▶ _Text excerpt_:
==================================================
Require admin to update test cases


  • 5
    J

    I think it's necessary to update test cases. The reason is as follows:

    when I easily try to find the target one by one in the array and it's a O(n) algorithm, it costs 4ms,
    the O(n) solution:

    class Solution {
    public:
        int search(vector<int>& nums, int target) {
            for(int i=0; i<nums.size(); i++)
                if(nums[i] == target)
                    return i;
            return -1;
        }
    };
    

    however, when I first find the min index using binary search, and search the target using binary search again, which is a O(lgn) algorithm, it costs 12ms!
    the O(logn) solution:

    class Solution {
    public:
        int search(vector<int>& nums, int target) {
            if(nums.size()==0)
                return -1;
    
            int p = min_index(nums);
            if(target < nums[p] || target > nums[p==0?(nums.size()-1):(p-1)])
                return -1;
            if(p==0)
            {
                return binary_search(nums, 0, nums.size()-1, target);
            }
            if(target == nums[nums.size()-1])
                return nums.size()-1;
            else if(target < nums[nums.size()-1])
==================================================
▶ _Written task 1_:
Condense the thread's paragraph beginning "however, when I first find the min index" into a single shorter sentence that keeps its main facts.
▶ _Written task 2_:
Duplicate the part of the thread between "int p = min_index(nums);" and "if(target == nums[nums.size()-1])", inclusive.
The records that come after this point are not needed.

Dataset records
==================================================
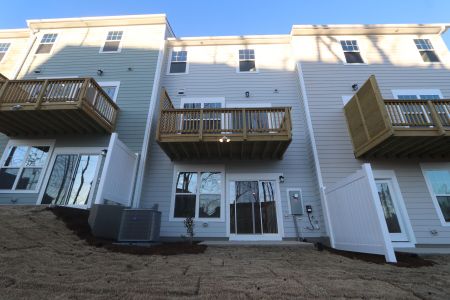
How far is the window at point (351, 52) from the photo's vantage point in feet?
30.5

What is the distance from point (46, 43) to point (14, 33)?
1.88 m

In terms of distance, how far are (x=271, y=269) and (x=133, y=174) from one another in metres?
5.49

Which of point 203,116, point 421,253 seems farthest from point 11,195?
point 421,253

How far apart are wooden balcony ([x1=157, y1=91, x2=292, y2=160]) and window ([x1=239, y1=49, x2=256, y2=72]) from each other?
3377mm

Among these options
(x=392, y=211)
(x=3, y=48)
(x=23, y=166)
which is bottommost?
(x=392, y=211)

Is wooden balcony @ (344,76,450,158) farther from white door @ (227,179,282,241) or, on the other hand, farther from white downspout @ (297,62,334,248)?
white door @ (227,179,282,241)

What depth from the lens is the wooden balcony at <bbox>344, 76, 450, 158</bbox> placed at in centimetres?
597

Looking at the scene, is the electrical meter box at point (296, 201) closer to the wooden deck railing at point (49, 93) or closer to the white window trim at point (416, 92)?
the white window trim at point (416, 92)

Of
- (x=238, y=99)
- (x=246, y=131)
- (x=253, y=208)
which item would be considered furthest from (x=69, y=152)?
(x=253, y=208)

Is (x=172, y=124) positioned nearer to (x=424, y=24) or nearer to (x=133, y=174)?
(x=133, y=174)

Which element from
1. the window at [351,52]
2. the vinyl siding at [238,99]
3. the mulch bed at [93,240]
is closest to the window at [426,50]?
the window at [351,52]

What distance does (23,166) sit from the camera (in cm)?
748

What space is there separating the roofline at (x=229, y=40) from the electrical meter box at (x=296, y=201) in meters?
6.83

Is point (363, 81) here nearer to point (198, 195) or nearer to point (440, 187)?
point (440, 187)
==================================================
▶ _Task response 1_:
Locating the minimum index with a binary search and then finding the target with a second binary search, an O(log n) approach, takes 12ms.

▶ _Task response 2_:
int p = min_index(nums);
            if(target < nums[p] || target > nums[p==0?(nums.size()-1):(p-1)])
                return -1;
            if(p==0)
            {
                return binary_search(nums, 0, nums.size()-1, target);
            }
            if(target == nums[nums.size()-1])